Why Are Fuel Prices So High?
It is no secret that the cost of oil has been steadily increasing over the last several months. On July 4, WTI Crude was trading at $69.79/bbl, and on September 15, that price had jumped to over $90/bbl. It was the first time the price had breached $90/bbl since November 2022. To discuss the reasons for the price increase would require a dissection of global politics pertaining to the voluntary OPEC+ oil cuts and Russia’s war with Ukraine, among many other contributing factors.
While the surpassing of $90/bbl of oil is cause for serious concern, it’s not completely unfamiliar territory, as it was back in 2007 when oil was trading at the same price. Or in 2008, when it leaped to astronomical heights of $145/bbl. Yet, when you compare the U.S. pump price for gasoline from 2007, when the price per barrel was the same as today, you will notice a large difference. On September 24, 2007, the U.S. average for gasoline was $2.812/gal, while the recent findings from the EIA had the U.S. average for gasoline at 3.878/gal on September 18, 2023.
So, what could be the cause in such a big difference in price? Of course, there isn’t one magic answer.
The first thing we have to take into account is the Renewable Volume Obligation (RVOs) that didn’t exist in 2007. An analysis in OPIS notes that, “Merchant refiners currently face RVO charges that can sap about $7/bbl of gasoline and distillate cracks.” This $7/bbl can trickle down to the consumer and add cost to what we are paying at the pump.
But one of the biggest culprits, according to OPIS, is the higher profit margins for fuel refineries. In Southern California, where heavy crude is often sold at a discount, spot jet fuel rings up at approximately $4.21/gal, or $177/bbl, and CARB diesel moves at $3.966/gal, or $166.60/bbl.
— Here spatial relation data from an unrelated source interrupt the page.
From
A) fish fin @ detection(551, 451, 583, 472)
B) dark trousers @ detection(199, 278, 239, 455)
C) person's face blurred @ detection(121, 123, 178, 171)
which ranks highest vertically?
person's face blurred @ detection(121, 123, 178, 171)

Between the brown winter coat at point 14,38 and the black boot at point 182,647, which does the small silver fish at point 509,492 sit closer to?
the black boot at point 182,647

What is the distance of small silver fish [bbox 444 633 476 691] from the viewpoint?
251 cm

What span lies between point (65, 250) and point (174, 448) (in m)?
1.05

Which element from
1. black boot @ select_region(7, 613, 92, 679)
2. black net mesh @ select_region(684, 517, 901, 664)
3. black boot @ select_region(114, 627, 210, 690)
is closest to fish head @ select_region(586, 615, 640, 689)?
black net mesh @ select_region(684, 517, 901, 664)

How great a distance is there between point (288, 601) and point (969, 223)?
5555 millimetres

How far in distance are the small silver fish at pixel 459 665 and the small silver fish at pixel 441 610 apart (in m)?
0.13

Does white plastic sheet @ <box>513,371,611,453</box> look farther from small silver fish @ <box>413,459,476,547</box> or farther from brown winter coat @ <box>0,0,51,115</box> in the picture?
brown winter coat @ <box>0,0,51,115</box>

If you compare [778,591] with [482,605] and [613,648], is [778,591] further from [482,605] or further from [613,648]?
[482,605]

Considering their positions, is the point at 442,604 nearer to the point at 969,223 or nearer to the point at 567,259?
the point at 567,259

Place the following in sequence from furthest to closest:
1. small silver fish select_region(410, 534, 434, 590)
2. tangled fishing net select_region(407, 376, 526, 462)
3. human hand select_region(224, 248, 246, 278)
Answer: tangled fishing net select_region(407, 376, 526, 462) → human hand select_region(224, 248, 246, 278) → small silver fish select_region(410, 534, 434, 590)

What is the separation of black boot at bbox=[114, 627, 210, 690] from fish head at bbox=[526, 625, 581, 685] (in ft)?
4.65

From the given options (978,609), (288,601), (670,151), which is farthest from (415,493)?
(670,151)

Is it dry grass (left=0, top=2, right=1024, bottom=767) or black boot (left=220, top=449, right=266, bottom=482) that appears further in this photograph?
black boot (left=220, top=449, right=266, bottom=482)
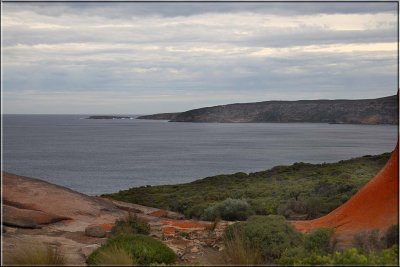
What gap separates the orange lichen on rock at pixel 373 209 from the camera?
45.1ft

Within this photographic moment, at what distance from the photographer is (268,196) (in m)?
28.7

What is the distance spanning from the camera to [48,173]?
74.1 metres

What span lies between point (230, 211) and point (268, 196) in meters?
8.44

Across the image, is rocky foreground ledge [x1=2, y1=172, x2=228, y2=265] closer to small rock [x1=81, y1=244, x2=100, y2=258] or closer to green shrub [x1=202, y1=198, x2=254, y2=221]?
small rock [x1=81, y1=244, x2=100, y2=258]

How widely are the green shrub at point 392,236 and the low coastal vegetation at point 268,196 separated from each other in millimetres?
8606

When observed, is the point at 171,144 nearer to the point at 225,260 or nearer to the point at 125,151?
the point at 125,151

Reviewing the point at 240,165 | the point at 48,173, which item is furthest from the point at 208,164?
the point at 48,173

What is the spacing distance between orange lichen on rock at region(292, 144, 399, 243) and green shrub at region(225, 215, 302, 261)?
125cm

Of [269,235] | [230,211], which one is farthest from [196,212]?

In 2007, CARB diesel was selling at $2.617/gal. Rather than making a profit of $20/bbl, which was once considered a superlative margin, these mid-cycle fuels are now quadrupling those returns at the lowest end of the scale.
But fuel refineries aren’t the only area where profit margins have seen stiff increases. Gasoline retailers have also enjoyed a rise in profit margins since 2007. In October 2007, the average gross margin for gasoline retailers was 13.4cts/gal. Today, those same retailers are seeing profits of roughly 34cts/gal., or approximately two and a half times more profit on every gallon of gas than 16 years ago.
At the same time, our crude exports have increased exponentially. In 2007 our only crude exports existed between Alaskan oil swaps with Asia. The EIA reports that in 2022, the United States exported 9.58 million b/d of petroleum to 180 countries and imported 8.32 million b/d, making us net negative 1.26 million b/d. This adds another wrinkle in the current price structure that was missing during the $90/bbl heights in 2007.
Comparing our current gas prices to prices 16 years ago is a little like comparing apples to oranges, even if the price per barrel is the same. So much has changed in not only the oil industry but nearly every facet of technology, transportation, and business, (look no further than the COVID-19 pandemic and the supply chain issues industries are still contending with.) That said, we can’t ignore the fact that gasoline retailers and crude oil refineries have found ways to improve their profit margins, which has certainly had an impact on what Americans are paying at the pump.